Allude alla tradizione sinodale delle vostre Chiese?

<<A quella e non solo: siamo abituati ad avere dinanzi a noi l'altro, il diverso, e ad amarlo. Del resto, se non ci fosse l'altro, come faremmo ad amare, chi ameremmo? È insano e inumano pensare a un amore senza il diverso. Il Signore non ci hchiede altro che l'amore, per lui e per il prossimo, per ogni prossimo. Tutti i cristiani devono sapere che il peggio che può capitare alla Chiesa non è la dversità e la discussione, ma la mancanza di comunione, ossia di un'unità, che è fatta di diversi che si amano. Non ci si piò intendere solo sulla base delle convinzioni, bisogna amarsi!>>.
 
 

Lei è conosciuto anche pe la sua franchezza nel porre all'Occidente gli interrogativi e i problemi che più stanno a cuore agli ortodossi. Che cosa, a suo avviso, separa oggi maggiormente le Chiese sorelle d'Oriente e d'Occidente?

<<Gli scismi che hanno lacerato la tunica della Chiesa, ovunque nel mondo come nella nostra sede di Antiochia, sono intollerabili. I rappresentanti della Chiesa cattolica l'hanno detto assieme a noi nel documento di Balamand, nel 1993. In tale dichiarazione, insieme, abbiamo affermato che l'uniatismo non può essere un "modello per giungere all'unità". Da allora, il consenso è sembrato sgretolarsi e le posizioni sono andate via via irrigidendosi. Dobbiamo vegliare affinchè non si riaprano ferite ancora non del tutto cauterizzate>>.
 
 

Ce ne vuole accennare?
<<Diverse Chiese ortodosse lamentano la ripresa di un proselitismo che esse definiscono aggressivo.
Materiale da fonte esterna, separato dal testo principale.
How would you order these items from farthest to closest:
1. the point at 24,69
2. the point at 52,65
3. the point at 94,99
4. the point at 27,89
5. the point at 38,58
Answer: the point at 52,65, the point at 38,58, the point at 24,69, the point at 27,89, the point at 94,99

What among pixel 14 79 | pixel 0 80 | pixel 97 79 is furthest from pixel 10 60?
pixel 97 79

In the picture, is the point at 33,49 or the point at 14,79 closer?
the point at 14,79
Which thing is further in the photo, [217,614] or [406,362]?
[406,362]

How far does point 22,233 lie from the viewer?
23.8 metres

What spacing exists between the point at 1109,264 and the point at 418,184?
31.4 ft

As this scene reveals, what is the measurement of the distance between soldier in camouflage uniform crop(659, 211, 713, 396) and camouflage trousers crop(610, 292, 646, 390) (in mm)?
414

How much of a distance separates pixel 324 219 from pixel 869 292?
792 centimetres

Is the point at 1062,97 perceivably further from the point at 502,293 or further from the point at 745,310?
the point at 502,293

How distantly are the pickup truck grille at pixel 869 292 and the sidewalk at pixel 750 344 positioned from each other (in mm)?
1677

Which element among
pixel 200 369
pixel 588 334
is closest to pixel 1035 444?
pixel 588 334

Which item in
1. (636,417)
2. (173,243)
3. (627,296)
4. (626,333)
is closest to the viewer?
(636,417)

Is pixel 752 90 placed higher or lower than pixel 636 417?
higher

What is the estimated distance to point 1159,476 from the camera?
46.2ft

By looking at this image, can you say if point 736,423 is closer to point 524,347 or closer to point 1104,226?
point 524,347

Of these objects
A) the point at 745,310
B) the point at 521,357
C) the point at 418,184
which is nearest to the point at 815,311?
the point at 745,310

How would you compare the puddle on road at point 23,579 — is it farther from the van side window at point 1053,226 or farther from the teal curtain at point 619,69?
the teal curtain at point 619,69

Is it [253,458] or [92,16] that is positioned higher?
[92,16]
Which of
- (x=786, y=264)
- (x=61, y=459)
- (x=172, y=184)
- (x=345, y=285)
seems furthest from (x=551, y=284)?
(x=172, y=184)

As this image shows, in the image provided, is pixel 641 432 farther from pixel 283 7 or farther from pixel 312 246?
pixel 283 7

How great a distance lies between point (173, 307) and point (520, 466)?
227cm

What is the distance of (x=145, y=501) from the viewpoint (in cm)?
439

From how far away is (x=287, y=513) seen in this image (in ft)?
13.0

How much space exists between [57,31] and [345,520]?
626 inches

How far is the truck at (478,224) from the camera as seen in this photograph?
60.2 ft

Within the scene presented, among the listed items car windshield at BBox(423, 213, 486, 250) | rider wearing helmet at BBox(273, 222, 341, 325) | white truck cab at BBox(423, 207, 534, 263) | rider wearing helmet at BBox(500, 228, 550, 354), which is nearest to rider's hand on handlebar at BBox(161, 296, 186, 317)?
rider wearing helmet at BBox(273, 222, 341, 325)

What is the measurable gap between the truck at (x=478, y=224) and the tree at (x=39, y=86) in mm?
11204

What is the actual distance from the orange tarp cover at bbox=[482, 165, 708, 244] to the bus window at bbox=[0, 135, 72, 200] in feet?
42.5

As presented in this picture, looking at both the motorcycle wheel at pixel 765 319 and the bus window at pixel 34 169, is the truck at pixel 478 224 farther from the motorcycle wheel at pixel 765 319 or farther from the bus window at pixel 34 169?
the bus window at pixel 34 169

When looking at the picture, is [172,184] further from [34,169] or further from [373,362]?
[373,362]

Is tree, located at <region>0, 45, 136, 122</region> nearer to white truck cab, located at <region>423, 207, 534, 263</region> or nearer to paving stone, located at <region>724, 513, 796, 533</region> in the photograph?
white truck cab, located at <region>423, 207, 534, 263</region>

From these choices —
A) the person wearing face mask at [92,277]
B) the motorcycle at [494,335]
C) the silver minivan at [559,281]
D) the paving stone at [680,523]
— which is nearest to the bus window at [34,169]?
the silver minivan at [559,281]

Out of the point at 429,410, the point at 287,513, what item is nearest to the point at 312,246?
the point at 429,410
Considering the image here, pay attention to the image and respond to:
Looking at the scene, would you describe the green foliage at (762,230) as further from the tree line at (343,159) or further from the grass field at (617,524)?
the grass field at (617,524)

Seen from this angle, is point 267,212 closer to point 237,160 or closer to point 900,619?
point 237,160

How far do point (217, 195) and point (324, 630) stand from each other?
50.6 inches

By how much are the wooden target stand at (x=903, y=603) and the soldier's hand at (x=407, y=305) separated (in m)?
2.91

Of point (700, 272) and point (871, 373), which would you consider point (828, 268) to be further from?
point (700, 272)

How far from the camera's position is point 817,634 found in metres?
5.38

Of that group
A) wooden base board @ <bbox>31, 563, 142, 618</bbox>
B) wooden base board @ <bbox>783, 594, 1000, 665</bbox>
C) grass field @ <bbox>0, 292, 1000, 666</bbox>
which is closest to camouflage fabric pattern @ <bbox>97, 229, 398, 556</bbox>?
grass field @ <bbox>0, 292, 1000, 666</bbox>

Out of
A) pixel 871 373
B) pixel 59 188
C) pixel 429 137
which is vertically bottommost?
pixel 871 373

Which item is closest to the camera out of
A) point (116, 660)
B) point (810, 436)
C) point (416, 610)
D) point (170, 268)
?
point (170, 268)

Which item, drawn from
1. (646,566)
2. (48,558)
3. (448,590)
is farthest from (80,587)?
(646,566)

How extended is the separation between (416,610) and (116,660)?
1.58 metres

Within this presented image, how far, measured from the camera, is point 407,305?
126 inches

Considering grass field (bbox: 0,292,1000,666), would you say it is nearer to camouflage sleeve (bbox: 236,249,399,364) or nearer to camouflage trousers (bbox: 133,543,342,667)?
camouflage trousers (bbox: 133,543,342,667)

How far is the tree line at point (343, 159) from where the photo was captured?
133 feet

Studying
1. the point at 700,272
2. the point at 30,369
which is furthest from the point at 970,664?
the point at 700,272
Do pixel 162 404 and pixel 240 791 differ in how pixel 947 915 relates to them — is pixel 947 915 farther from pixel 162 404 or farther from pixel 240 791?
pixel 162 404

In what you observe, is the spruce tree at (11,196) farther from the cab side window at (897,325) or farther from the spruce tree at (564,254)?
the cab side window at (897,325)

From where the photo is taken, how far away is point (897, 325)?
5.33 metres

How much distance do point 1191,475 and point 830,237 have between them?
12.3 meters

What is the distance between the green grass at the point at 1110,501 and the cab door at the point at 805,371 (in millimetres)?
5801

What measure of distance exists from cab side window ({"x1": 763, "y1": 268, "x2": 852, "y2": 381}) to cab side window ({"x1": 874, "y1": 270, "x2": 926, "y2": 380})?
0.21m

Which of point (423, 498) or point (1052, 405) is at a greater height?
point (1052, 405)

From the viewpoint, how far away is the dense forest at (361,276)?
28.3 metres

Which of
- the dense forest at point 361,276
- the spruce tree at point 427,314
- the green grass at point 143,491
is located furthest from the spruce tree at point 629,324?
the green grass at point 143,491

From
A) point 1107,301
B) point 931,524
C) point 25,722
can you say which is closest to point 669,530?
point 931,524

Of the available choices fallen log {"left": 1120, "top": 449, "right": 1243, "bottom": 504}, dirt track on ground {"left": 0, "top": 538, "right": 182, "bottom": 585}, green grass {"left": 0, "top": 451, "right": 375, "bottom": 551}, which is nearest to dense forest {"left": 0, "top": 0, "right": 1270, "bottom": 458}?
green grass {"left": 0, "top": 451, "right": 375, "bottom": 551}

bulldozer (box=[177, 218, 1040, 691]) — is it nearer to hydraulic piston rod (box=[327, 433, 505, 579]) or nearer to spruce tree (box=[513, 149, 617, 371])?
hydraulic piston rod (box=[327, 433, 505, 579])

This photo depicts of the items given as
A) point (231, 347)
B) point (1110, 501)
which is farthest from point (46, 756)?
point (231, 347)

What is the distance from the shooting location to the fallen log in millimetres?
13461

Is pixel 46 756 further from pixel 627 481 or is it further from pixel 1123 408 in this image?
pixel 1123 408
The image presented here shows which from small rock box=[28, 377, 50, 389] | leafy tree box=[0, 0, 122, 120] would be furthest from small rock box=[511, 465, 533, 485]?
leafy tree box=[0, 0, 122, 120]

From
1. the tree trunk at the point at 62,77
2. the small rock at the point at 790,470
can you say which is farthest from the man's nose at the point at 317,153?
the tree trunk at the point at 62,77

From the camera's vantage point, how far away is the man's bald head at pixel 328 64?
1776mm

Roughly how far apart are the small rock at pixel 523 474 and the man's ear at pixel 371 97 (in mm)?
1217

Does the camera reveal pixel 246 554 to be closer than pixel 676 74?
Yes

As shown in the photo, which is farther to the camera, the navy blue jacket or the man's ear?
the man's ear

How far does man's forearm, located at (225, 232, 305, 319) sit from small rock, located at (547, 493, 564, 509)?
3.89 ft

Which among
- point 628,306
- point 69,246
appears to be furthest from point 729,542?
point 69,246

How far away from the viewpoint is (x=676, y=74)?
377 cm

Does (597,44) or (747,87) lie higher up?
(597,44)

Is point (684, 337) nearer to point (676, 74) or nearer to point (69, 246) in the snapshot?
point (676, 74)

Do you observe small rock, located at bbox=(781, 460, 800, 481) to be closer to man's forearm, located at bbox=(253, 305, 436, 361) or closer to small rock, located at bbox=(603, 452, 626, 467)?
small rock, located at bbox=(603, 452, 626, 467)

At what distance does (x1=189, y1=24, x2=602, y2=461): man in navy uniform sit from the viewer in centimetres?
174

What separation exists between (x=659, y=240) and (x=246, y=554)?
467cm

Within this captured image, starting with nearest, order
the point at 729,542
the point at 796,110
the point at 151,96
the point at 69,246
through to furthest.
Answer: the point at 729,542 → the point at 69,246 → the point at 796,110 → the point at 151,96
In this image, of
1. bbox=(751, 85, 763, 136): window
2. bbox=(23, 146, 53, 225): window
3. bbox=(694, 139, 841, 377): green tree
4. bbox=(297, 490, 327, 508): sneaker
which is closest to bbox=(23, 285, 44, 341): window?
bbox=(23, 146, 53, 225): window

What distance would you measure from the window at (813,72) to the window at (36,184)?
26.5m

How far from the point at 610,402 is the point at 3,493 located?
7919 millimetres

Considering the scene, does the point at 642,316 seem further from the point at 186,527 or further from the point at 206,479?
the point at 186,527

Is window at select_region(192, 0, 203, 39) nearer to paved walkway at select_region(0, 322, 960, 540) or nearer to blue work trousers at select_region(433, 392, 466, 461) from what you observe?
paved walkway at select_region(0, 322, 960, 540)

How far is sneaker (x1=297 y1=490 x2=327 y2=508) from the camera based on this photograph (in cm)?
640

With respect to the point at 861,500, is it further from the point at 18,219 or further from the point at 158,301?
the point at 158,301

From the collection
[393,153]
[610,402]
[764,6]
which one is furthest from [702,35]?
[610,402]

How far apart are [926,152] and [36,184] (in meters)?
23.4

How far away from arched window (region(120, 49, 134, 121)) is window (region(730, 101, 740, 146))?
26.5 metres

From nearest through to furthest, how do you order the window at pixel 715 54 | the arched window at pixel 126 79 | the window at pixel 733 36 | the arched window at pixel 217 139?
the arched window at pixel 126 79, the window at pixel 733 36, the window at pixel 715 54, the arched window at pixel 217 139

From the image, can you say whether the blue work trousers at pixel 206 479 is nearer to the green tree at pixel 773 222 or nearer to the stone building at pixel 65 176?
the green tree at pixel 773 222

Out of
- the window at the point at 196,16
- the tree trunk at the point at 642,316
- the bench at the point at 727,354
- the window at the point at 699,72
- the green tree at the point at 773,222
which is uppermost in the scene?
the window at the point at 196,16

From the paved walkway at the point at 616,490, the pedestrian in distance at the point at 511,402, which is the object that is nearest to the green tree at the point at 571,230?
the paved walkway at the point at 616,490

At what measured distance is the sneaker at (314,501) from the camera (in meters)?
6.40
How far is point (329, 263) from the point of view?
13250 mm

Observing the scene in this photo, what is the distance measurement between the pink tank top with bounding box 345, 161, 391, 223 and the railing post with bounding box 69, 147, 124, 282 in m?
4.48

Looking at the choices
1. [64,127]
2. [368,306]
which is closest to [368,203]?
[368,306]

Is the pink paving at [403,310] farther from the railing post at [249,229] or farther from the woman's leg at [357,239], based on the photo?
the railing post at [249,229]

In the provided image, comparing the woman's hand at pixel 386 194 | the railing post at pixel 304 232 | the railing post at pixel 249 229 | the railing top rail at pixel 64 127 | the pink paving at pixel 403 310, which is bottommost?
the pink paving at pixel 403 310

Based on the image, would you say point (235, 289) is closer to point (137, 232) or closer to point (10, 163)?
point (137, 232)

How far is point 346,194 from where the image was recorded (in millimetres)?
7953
È necessario assumere iniziative coraggiose e profetiche per sbloccare una situazione che rischia di impantanarsi. Siamo convinti che sarà possibile abbandonare la strategia del proselitismo solo adottando un'autentica teologia della riconciliazione, in cui il fratello è percepito come uno che dimora nel cuore stesso di Cristo. Altrimenti, il nostro parlare di "Chiese sorelle" diventa un linguaggio privo di rilevanza e di significati concreti. Noi perciò ci auguriamo che simili pietre di inciampo non coninuno a intralciare il prosieguo del dialogo tra le nostre Chiese. Questo dialogo, una vola ripreso, dovrà altresì essere esteso a un punto che ci sembra cruciale, ossia quello degli anatemi lanciati dal Concilio Vaticano I contro coloro che non riconoscono l'infallibilità papale. iamo oggetto anche noi di tali anatemi, che sottendono un'ecclesiologia differente dalla nostra? Sarebbe importante esplicitarne  la portata reale nell'attuale comprensione teologica della Chiesa cattolica chiarendo entro quali margini potremo muoverci tutti insieme per aiutare il Papa a ridefinire l'esercizio del suo ministero di servo dell'unità d'amore che dovrebbe regnare nella chiesa e tra le Chiese>>.